Text ▸
===
Ms Owen noted that consumer sentiment jumped 11.9 per cent in October alone, which was the largest post-budget bounce since 1994 and led to higher bids at auction.

And with demand continuing to keep pace with the number of homes coming on to the market, Ms Owen said home owners in mortgage arrears may be sensing an opportunity to get out while they can.

“South of Sydney is a good example where we saw 129 auctions held in that area over the past week, and that’s much higher than the volumes we usually see,” Ms Owen said.

“Potentially, the increase in listings in inner-city areas are a result of borrowers having reconciled with their debts and see the need to sell.”

Risk of a property bubble grows

But AMP Capital chief economist Shane Oliver said October’s figures should be “interpreted cautiously”, because prices have been inflated due to what he calls a “false market”.

Record-low interest rates and government incentives such as HomeBuilder and the First Home Loan Deposit Scheme have brought forward demand and consequently pushed up prices, he said.

But the market could hit a rough patch next year when stimulus is wound back and limited migration rips spending from the economy.

“Stimulus is bringing demand forward from next year, and then if we get to next year, we may find there’s a bit of an air pocket because demand has been brought forward and we’ve still got low levels of immigration – which is what the government’s projecting,” Dr Oliver said.

“Employment conditions may also be less favourable at the same time the underlying supply-demand situation reverses, and then young people find they got in prematurely with higher levels of debt and the price on their property goes down.”
===
[Data extracted from a collection]
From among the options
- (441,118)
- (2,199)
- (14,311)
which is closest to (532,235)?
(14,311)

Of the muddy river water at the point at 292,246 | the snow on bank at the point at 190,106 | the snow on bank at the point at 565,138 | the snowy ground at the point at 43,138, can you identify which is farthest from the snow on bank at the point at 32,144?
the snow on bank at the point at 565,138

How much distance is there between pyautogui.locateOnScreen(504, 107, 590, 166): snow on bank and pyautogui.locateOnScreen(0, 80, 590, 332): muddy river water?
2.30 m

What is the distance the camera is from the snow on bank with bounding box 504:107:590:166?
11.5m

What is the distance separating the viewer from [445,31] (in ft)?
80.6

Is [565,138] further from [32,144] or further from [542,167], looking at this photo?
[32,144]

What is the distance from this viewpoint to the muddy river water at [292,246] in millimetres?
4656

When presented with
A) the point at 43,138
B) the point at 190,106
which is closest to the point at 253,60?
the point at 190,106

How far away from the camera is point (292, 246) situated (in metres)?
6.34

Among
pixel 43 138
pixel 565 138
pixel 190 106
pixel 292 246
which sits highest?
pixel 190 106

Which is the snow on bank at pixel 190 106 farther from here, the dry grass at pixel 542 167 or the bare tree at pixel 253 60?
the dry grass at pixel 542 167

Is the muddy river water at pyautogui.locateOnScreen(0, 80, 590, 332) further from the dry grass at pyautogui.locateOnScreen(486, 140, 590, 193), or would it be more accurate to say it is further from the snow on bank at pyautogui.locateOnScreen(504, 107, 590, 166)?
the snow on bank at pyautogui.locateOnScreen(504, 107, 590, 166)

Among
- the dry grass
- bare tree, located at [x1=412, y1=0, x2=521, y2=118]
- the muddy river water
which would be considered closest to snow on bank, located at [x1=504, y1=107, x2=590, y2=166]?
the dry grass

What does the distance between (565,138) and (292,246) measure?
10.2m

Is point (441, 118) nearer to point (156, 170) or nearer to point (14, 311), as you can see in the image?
===
Task 1 ▸
Answer these questions using the housing market text above.
(a) By how much did consumer sentiment jump in October?
(b) How many auctions were held south of Sydney over the past week?
(c) Which two government incentives does Shane Oliver name as having brought forward demand?
Task 2 ▸ Write the next part of the housing market text, picking up right after its final sentence.

Expected output 1 ▸
(a) 11.9 per cent
(b) 129
(c) HomeBuilder and the First Home Loan Deposit Scheme

Expected output 2 ▸
Canstar group executive Steve Mickenbecker said a burst housing bubble would disproportionately hurt the newest entrants on the property ladder – millennials.

Separate figures released by the Australian Bureau of Statistics on Monday showed first-home buyers remained the most active buyer group, with a “fear of missing out” driving a 45.5 per cent jump in new buyers compared to September last year.

But Mr Mickenbecker said those buyers – particularly those who used the First Home Loan Deposit Scheme – have inherited a “sleeper” problem that could be exposed at the first sign of a downturn.

“If you borrowed a home with 5 per cent [deposit] and prices fall, you lose all the equity in your property – as simple as that, it’s gone,” Mr Mickenbecker said.

“They would be servicing a very high repayment without inflation raising their income to make that debt look smaller – and when interest rates start going up again, you may have a whole lot of borrowers who are overborrowed and can’t afford their repayments.”